Portes closes est une pièce unique, qui combine l’intime et le politique, le réel et le théâtral, tout en étant savoureusement drôle. Une pièce où le “je” parle du “nous”, d’une manière nuancée et qui met en lumière la complexité du rapport des femmes à l’engagement politique, en explorant non seulement les obstacles externes, mais aussi les tensions internes qui freinent leur implication.

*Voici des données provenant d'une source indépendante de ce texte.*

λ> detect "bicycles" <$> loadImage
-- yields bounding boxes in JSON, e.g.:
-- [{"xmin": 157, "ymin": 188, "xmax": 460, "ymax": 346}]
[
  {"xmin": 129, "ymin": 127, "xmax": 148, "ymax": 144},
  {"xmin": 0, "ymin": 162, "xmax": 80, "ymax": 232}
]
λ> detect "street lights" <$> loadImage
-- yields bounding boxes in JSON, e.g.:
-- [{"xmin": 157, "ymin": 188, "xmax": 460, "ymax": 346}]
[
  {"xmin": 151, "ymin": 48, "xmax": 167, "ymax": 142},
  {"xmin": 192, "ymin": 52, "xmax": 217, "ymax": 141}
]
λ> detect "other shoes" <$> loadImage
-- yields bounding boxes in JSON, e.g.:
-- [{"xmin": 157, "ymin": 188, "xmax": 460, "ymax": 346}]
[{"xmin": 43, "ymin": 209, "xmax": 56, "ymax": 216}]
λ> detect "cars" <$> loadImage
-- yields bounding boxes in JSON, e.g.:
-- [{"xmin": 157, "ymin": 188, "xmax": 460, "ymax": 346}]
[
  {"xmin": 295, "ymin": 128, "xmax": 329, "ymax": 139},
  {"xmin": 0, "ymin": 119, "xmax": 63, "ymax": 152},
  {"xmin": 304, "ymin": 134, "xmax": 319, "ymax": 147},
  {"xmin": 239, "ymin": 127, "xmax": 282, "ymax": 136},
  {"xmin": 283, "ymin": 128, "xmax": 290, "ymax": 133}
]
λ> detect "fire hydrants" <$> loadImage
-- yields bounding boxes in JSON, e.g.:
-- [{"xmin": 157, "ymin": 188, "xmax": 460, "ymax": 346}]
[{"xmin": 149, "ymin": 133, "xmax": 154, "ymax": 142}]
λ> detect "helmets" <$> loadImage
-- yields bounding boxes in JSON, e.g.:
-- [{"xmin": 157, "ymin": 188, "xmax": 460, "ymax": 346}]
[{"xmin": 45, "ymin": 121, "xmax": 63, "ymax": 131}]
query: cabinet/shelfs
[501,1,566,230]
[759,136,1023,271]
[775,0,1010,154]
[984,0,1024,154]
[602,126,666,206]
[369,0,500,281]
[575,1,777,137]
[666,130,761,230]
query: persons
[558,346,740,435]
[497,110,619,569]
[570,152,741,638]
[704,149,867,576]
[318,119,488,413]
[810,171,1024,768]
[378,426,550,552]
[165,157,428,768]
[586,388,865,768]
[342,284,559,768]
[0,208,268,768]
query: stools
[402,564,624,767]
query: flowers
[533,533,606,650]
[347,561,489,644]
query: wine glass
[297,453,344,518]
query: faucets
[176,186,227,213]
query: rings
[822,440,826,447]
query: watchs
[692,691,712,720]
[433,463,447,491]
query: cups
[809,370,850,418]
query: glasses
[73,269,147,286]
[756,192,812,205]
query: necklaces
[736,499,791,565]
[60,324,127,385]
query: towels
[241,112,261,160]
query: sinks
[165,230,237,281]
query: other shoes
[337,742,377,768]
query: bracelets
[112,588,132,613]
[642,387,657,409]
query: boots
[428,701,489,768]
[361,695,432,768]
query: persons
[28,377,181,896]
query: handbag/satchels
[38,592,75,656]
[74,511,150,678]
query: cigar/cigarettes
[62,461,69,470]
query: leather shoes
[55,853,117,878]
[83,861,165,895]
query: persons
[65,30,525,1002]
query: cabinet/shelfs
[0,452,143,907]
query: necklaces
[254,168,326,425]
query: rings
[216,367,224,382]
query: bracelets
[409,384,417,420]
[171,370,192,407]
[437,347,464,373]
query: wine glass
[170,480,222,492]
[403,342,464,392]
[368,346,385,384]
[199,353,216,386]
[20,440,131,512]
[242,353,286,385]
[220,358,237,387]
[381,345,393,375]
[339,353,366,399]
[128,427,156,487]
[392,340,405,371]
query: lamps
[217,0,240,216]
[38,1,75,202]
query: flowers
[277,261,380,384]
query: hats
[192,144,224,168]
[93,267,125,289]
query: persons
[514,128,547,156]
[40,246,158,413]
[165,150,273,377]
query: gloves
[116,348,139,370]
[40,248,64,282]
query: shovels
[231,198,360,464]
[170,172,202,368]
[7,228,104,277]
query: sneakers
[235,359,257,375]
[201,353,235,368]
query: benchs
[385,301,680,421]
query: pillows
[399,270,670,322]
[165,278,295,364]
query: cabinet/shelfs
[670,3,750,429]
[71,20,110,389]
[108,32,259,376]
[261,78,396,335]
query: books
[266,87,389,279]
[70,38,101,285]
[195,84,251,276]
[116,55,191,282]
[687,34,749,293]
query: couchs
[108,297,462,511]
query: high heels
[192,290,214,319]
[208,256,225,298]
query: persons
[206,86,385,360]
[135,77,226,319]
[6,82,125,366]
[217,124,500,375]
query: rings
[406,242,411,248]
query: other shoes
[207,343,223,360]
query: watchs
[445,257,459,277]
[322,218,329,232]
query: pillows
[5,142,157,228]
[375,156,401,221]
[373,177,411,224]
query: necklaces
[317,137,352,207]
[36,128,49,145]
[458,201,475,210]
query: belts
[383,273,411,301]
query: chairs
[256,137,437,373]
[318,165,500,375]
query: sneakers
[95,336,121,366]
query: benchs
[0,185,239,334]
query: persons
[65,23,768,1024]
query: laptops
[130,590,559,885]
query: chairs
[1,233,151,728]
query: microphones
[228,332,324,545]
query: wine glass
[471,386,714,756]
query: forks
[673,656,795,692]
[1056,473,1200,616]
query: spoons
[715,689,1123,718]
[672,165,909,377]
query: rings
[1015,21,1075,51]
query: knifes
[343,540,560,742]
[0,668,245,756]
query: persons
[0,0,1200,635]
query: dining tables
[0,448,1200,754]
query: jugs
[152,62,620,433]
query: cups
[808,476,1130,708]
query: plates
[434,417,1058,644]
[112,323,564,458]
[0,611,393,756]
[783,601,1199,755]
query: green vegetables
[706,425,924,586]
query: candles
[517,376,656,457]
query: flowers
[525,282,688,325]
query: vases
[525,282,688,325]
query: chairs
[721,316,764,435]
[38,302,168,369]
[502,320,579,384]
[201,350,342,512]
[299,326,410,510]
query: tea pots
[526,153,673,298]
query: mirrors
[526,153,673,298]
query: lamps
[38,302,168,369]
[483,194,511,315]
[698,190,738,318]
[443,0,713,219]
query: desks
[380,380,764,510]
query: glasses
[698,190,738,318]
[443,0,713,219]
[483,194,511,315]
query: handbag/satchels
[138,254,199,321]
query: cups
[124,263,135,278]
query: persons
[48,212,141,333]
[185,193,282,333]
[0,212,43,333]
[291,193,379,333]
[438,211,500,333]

Voici une pièce qui mêle de manière intelligente autofiction et théâtre documentaire. Aude Seppey y joue son propre rôle, en mettant en scène son expérience personnelle des premières manifestations, d’engagement dans un parti politique de gauche, son parcours académique et ses réflexions sur la place des femmes en politique. Amenée par le biais de ses études au Conservatoire à réaliser une entrevue avec une femme politique qu’elle admire, elle se retrouve à faire d’autres entrevues avec des femmes de partis politiques plus ou moins proches de ses valeurs. L’insertion d’extraits d’entretiens réalisés avec des politiciennes de divers horizons (sans tomber dans la simple reconstitution journalistique) permet aussi d’offrir un panorama nuancé des défis que rencontrent les femmes dans le milieu politique. Et si les personnes sont toutes anonymisées, il est facile d’y reconnaître plusieurs politiciennes qui ont siégé au Parlement ces dernières années ou qui y siègent encore, tout comme les différents partis. Portes closes ancre son propos dans le Québec contemporain, de manière très documentée… et aussi drôle que percutante. Car c’est l’une des nombreuses qualités de la pièce que d’arriver à faire rire d’une situation qui est parfois… souvent… désespérante. Le contraste entre l’enthousiasme initial de l’autrice à s’engager en politique et les absurdités qu’elle découvre en cours de route fait autant rire qu’il fait grincer des dents, et cela a le mérite d’énoncer les enjeux avec finesse et d’alléger le propos sans minimiser son importance.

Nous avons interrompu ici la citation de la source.